As the answer, give every line of the records that includes the word "High".

_ _ _

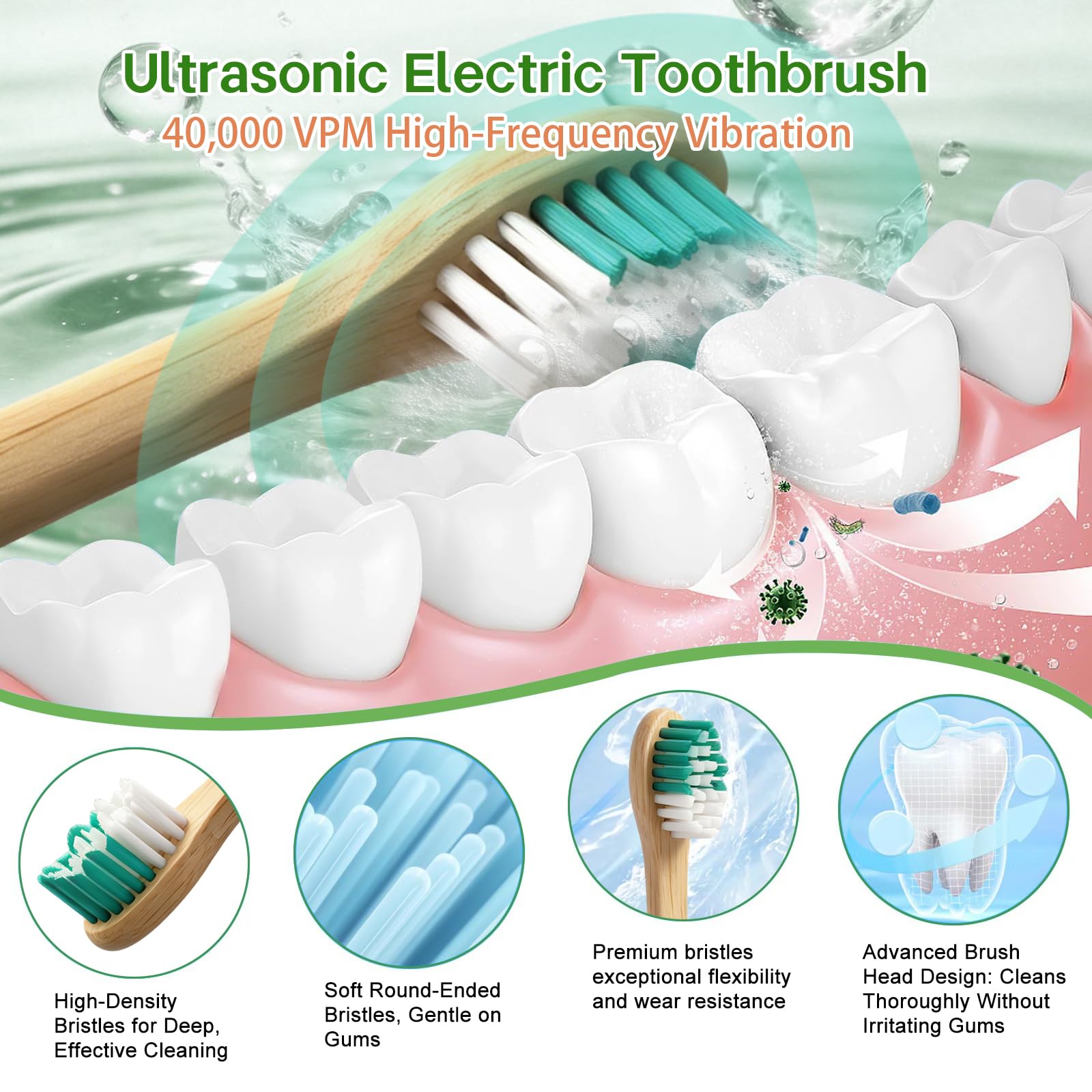 Ultrasonic Electric Toothbrush
40,000 VPM High-Frequency Vibration

High-Density Bristles for Deep, Effective Cleaning

Soft Round-Ended Bristles, Gentle on Gums

Premium bristles exceptional flexibility and wear resistance

Advanced Brush Head Design: Cleans Thoroughly Without Irritating Gums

_ _ _

- _EXERCISE ANSWER_:
40,000 VPM High-Frequency Vibration
High-Density Bristles for Deep, Effective Cleaning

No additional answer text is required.